The Plural of Anecdote

April 24, 2020

By Camber

Whether data is or is not “the plural of anecdote” is all in the analysis.  Numbers alone are not a narrative.  Or worse, (as in the other data aphorism) if you torture the data long enough it will tell you whatever you want to hear.  But leaving the data alone with some machine learning algorithm doesn’t remove human error, it just lets the machine run off with its own biases.  In many cases (traffic planning, doing math) this doesn’t matter or is easily managed.  But when humans are the data point – and when lives depend on the resultant analysis – it matters a great deal.   

The problem is mindset.  Julian Jaynes once worried that science would become mere technology, “limping along on economic necessity.” To Jaynes, limping had nothing to do with speed and activity, but rather with motivation and vision.  Whatever the pace and desire of the “market,” he feared, would be the pace and course of innovation.  The result would be an environment that is usually frenetic, rarely revolutionary, and never unpopular.  

 This limping can describe much of the mindset in tech today, east coast and west.  Speed and scale are the watchwords, automation is the process, and humans are in the way.  Build fast, fail fast.  Scientific expertise – in, say, epidemiology – can be engineered around with enough data and the right algorithm.  Recently, we’ve seen this in the countless disease surveillance dashboards and contact tracing schemes that include excellent engineering and no scientific input: extremely fast to market, extremely cool UX, extremely devoid of epidemiologically informed metrics.  It’s the techno-solutionism and blitz-scaling that make for billion-dollar companies, but perhaps not good public health policy. 

 In contact tracing, the problem is straightforward.  Far too many of the factors inherent to transmission are beyond the ability of an app or Bluetooth protocol to capture.  This is why Singapore and San Francisco are combining technology with thousands of humans.  It’s also why an automated system that would assign color codes – green for unexposed, yellow for possibly exposed, red for likely infected – runs a dangerous risk of gross civil liberties violations.  To make the system work, there would have to be some legal sanction for violation.  But imagine being assigned red – and thus confined at home – without any understanding of how the machine came to this conclusion.    
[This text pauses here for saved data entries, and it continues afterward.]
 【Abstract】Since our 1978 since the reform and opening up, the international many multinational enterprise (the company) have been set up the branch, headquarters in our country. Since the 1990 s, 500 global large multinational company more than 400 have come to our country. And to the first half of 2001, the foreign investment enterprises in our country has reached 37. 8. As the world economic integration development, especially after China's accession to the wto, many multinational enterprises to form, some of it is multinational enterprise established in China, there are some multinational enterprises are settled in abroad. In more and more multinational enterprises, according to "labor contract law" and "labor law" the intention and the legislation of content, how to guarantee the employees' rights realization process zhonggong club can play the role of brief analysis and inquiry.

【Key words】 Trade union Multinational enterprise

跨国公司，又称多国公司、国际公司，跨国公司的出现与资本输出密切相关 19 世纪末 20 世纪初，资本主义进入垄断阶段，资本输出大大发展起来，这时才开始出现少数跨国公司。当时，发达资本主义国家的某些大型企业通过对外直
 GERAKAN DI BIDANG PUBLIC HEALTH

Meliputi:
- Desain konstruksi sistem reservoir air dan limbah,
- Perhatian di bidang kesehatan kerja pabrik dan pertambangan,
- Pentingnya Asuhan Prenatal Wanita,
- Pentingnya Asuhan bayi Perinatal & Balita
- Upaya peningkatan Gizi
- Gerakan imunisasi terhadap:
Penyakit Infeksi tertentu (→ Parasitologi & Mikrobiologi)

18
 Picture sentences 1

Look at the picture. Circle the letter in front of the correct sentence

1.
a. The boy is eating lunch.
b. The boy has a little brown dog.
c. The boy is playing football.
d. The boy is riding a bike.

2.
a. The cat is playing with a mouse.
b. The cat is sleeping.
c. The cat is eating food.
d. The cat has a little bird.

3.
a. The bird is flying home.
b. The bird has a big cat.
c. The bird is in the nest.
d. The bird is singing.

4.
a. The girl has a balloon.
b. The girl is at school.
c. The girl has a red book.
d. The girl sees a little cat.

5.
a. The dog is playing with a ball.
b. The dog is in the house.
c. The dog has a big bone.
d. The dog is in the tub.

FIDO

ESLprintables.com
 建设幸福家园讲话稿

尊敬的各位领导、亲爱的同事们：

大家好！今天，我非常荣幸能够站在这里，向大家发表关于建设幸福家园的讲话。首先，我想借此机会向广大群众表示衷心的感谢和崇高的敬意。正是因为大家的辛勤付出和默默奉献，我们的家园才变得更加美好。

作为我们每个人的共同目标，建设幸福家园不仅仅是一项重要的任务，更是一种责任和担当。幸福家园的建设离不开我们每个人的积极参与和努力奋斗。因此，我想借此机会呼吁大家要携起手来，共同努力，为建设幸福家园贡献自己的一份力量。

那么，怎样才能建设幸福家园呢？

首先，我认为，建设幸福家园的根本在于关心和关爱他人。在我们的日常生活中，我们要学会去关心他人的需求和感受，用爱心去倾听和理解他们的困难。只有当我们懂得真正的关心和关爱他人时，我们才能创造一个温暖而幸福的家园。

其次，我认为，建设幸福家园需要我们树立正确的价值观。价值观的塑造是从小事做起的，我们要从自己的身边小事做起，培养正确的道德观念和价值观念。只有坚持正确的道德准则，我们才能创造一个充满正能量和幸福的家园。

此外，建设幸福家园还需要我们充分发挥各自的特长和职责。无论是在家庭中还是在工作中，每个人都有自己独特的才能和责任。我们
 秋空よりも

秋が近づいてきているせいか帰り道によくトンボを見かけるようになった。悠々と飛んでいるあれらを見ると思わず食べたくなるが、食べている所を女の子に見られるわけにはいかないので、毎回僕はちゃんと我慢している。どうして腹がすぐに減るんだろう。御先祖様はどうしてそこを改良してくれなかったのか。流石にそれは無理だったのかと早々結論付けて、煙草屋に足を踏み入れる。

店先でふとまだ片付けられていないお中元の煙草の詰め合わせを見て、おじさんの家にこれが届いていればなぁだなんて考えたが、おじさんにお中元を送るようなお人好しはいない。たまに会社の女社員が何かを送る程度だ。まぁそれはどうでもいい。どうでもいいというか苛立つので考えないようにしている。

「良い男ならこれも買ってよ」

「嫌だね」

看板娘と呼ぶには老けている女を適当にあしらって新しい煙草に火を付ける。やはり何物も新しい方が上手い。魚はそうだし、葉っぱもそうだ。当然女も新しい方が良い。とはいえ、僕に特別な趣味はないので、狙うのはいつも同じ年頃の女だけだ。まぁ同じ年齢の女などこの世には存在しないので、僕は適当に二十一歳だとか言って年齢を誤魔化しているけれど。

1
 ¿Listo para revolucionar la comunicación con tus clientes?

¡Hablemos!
 Less discussed, though equally important, is disease surveillance.  This uses location data as a base layer for evaluating other clinical data.  The analysis here is areas and groups, not 3-foot radii and individuals; and the goal is to provide modeling that will help state and local health officials make decisions about social distancing measures and resource allocation. 

 These both require extensive human involvement and subject matter expertise to run.  They also require strong frameworks to protect privacy.  The best solution – as in the divided three branches of government – is a partnership that includes private infrastructure, academic expertise, and public oversight and implementation.  Done right – which is to say: done hand in hand with epidemiologists, scientists, privacy advocates, policy and health experts, public leaders, and technologists – the result can provide essential insights into the efficacy of policy interventions and provide an enduring infrastructure to manage COVID-19 as we slowly restart economic and civil life.  Done wrong, it can be useless at best, dangerous at worst.  Given the long road ahead, it’s worth taking the time to build it right.